BE MP Mariana Mortagua said this Monday that the package of measures to support families in the face of rising inflation is late and “too short”, she accused the government of fraud.
“This package of measures is late, very short and full of tricks,” the MP criticized in speeches to reporters in the Assembly of the Republic after the prime minister announced the government’s measures to support families.
The announced measures are not enough “to compensate for all the losses in purchasing power, salaries and pensions that all people have had over the past year,” he said.
Mariana Mortagua also criticized the €2,400 million cost of the eight social support measures, “well below all the emergency tax revenue that the Portuguese transfer to the state through higher VAT or fuel taxes as a result of inflation.”
Accusing the government of tricks, the BE deputy wanted to “leave a warning to pensioners.”
“The announcement made by António Costa today is not an increase in his pension. The pension renewal law, which was not frozen in the previous legislature, means that in 2023, as a result of a combination of GDP growth, economic growth and inflation, there will be a very generous and fair pension renewal. What António Costa is telling retirees is that he will review this law and reduce it,” he defended.
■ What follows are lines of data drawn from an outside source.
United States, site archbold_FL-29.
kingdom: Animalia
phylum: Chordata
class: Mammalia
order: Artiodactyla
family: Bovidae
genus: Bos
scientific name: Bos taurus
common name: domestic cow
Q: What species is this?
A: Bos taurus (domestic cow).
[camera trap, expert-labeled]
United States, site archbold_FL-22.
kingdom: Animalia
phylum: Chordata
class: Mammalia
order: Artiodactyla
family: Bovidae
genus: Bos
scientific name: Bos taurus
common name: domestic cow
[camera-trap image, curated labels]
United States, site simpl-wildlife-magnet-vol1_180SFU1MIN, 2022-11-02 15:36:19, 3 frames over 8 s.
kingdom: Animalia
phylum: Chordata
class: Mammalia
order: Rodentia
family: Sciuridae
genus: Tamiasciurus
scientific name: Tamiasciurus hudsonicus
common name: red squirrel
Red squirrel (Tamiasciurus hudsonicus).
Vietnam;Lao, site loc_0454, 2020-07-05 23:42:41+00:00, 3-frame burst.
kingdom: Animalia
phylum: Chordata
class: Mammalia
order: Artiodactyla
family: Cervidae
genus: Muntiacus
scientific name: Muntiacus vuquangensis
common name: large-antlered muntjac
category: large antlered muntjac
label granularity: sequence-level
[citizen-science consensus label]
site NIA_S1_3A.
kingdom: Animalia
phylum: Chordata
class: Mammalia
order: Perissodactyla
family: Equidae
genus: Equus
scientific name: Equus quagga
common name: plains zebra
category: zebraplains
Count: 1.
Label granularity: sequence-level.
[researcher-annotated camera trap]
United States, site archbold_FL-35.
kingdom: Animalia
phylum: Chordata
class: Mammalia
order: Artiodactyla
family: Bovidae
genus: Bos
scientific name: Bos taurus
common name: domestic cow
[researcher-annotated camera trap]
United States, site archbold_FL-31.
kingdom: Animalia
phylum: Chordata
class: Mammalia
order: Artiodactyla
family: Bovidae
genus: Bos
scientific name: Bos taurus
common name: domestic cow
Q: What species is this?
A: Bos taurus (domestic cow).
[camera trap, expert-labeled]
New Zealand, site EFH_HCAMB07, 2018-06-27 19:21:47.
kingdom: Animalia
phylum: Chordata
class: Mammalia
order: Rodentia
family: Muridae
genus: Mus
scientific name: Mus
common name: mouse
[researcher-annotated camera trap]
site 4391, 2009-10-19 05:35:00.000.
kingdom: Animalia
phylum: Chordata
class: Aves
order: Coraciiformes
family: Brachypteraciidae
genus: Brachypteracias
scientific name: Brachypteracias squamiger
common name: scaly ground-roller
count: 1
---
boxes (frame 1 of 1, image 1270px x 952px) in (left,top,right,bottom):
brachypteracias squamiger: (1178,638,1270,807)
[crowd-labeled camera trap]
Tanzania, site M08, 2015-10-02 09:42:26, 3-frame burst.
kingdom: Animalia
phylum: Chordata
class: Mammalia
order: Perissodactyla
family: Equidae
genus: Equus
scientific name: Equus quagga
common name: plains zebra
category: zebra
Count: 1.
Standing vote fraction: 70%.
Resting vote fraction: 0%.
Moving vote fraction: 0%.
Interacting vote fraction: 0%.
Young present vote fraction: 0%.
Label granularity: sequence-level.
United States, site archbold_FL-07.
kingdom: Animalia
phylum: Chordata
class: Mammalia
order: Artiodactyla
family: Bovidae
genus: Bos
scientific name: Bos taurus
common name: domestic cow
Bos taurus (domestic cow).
And also regarding the proposal aimed at lowering the VAT on electricity, Mariana Mortagua said that “only the part of the VAT that was 13% is reduced to 6%”, pointing out that the largest part that the Portuguese pay is taxed at a rate of ” 23″. % and will continue up to 23%.
With regard to fuel, the BE deputy considered that it was about “updating what was already there”, and as for the extraordinary payment of 125 euros, she indicated that this was not enough for people who “already lost a monthly salary” with an increase in inflation..
According to BE, inflation should be counteracted by updating wages and pensions, controlling fuel and food prices, and windfall profits should be taxed.
Prime Minister António Costa presented on Monday exceptional measures to support families to mitigate the effects of inflation following an extraordinary meeting of the Council of Ministers.
The Prime Minister detailed eight measures totaling €2,400 million in terms of impact on spending.
This package includes, among other things, an extraordinary payment of €125 to each non-pensioner with a monthly gross income of up to €2,700 and an allocation of €50 to all families for each descendant under the age of 24 who are in their jurisdiction.
According to the communiqué of the Council of Ministers meeting, the Government decided to “pay pensioners 14 and a half months of pensions instead of the usual 14 months” and “to extend until the end of the year the suspension of pensions.” an increase in the carbon tax, a return to citizens of additional VAT revenues and a reduction in CIT.”
This Monday, another Decree-Law was adopted, which “allows, as an exception, the return of end users of natural gas with an annual consumption of less than or equal to 10,000 m3 to the regulated tariff regime.”
The government also approved a draft law for submission to the Assembly of the Republic, which provides for “limiting to 2% the maximum renovation of the cost of housing and commercial rent in 2023” and “creating rental support by attributing a tax credit to property income.”
In this bill, the executive branch also proposes “a reduction in VAT on the supply of electricity from the current 13% to 6% valid until December 2023”, and “an increase in pensions in 2023 from 4.43% to pensions to 886 euros”. , 4.07% for pensions from 886 to 2659 euros and 3.53% for other pensions subject to adjustment.”
According to the statement of the Council of Ministers, “The government has also determined a price freeze for travel and tickets in public transport at the KP for the whole of 2023, providing appropriate compensation to this company and the transport authorities.”